» PASSAGE TO READ:
Skip to main content

Overview

ONNX Runtime provides multiple strategies for optimizing memory usage during model inference and training. This guide covers memory management techniques, the Memory Optimizer for training, and best practices for reducing memory footprint.

Memory Management Basics

Memory Arenas

ONNX Runtime uses memory arenas to reduce allocation overhead:
import onnxruntime as ort

session_options = ort.SessionOptions()

# Enable CPU memory arena (default: True)
session_options.enable_cpu_mem_arena = True

# Enable memory pattern optimization
session_options.enable_mem_pattern = True

session = ort.InferenceSession("model.onnx", session_options)
// C++ API
SessionOptions session_options;
session_options.EnableCpuMemArena();
session_options.EnableMemPattern();

Memory Pattern Optimization

Memory pattern optimization pre-allocates memory based on the model’s execution pattern:
  • Analyzes memory usage during the first inference
  • Pre-allocates required memory for subsequent runs
  • Reduces allocation overhead and fragmentation

GPU Memory Management

Limiting GPU Memory

# Limit CUDA memory usage
cuda_provider_options = {
    'device_id': 0,
    'arena_extend_strategy': 'kNextPowerOfTwo',
    'gpu_mem_limit': 2 * 1024 * 1024 * 1024,  # 2GB limit
    'cudnn_conv_algo_search': 'DEFAULT',
}

session_options.append_execution_provider('CUDAExecutionProvider', cuda_provider_options)

Arena Extension Strategies

kNextPowerOfTwo: Extends memory in power-of-two increments (default)
'arena_extend_strategy': 'kNextPowerOfTwo'
kSameAsRequested: Extends memory by exact amount needed
'arena_extend_strategy': 'kSameAsRequested'  # Lower memory overhead

Memory Optimizer for Training

The Memory Optimizer trades computation for memory by recomputing activations instead of storing them.

» MATERIAL:
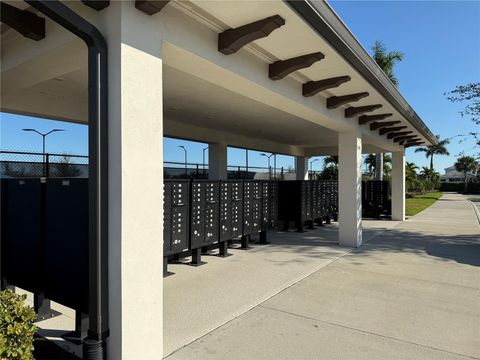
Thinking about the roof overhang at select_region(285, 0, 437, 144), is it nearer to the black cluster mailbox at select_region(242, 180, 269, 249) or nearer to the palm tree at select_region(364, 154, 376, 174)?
the black cluster mailbox at select_region(242, 180, 269, 249)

» GIVEN TASK 1: In the ONNX Runtime memory guide, which arena extension strategy is named as the default?
» GIVEN TASK 2: Write the next part of the ONNX Runtime memory guide, picking up after its final sentence.

» WRITTEN REPLY 1: kNextPowerOfTwo

» WRITTEN REPLY 2:
When to Use Memory Optimizer

Memory Optimizer is beneficial when:
  • Training fails with OOM (Out of Memory) at minimum batch size
  • You can run batch size N but want to run 2N without OOM
  • GPU compute and memory bandwidth are not fully saturated

Mode 1: Transformer Layerwise Recompute

Simple one-line configuration for transformer models:
import os
from onnxruntime.training.ortmodule import ORTModule

# Enable transformer layerwise recompute
os.environ['ORTMODULE_MEMORY_OPT_LEVEL'] = '1'

# Integrate with your model
model = build_model()
model = ORTModule(model)

# Train as usual
This automatically recomputes all supported nodes within transformer layers (attention and MLP sublayers).

Memory Optimization Levels

# Level 0: Disabled (default)
export ORTMODULE_MEMORY_OPT_LEVEL=0

# Level 1: Transformer layerwise recompute
export ORTMODULE_MEMORY_OPT_LEVEL=1

# Level 2: Aggressive recompute (includes compromised plans)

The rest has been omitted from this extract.